MATERIAL FOR THIS EXERCISE:
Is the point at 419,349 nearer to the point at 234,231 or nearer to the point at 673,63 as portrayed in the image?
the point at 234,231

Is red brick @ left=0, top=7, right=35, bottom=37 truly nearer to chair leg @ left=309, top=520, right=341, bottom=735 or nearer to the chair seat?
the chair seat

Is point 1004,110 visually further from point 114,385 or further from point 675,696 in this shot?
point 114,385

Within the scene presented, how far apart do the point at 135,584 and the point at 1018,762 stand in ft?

...

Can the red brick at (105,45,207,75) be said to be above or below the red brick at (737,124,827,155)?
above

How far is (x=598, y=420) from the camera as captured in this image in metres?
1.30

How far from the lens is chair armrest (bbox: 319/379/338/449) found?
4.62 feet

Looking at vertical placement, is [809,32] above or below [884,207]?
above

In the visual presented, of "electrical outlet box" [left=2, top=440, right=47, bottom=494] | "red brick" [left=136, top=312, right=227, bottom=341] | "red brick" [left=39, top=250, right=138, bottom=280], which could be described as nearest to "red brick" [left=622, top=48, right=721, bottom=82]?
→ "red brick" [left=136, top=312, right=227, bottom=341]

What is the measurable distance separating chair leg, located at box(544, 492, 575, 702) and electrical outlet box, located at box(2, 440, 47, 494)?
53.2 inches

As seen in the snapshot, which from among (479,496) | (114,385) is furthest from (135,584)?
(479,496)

--

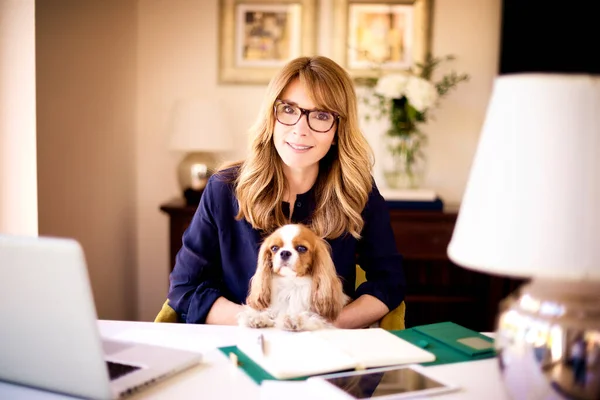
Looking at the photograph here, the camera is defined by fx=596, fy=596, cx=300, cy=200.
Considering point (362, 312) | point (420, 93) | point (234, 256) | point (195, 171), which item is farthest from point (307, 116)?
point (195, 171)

YOUR INSTRUCTIONS: Rewrite the data from the line with "Is point 1004,110" to the line with "Within the scene", both lines included. Multiply each point coordinate in the answers by 1.45 and round it to a whole number, rounding halves up, and leave all other text and numbers as they are.

SOLVED EXERCISE:
Is point 1004,110 visually further from point 114,385 or further from point 675,696 in this shot?
point 165,558

Within the scene presented, how far apart do the point at 135,584 and the point at 1018,762 stand in ft?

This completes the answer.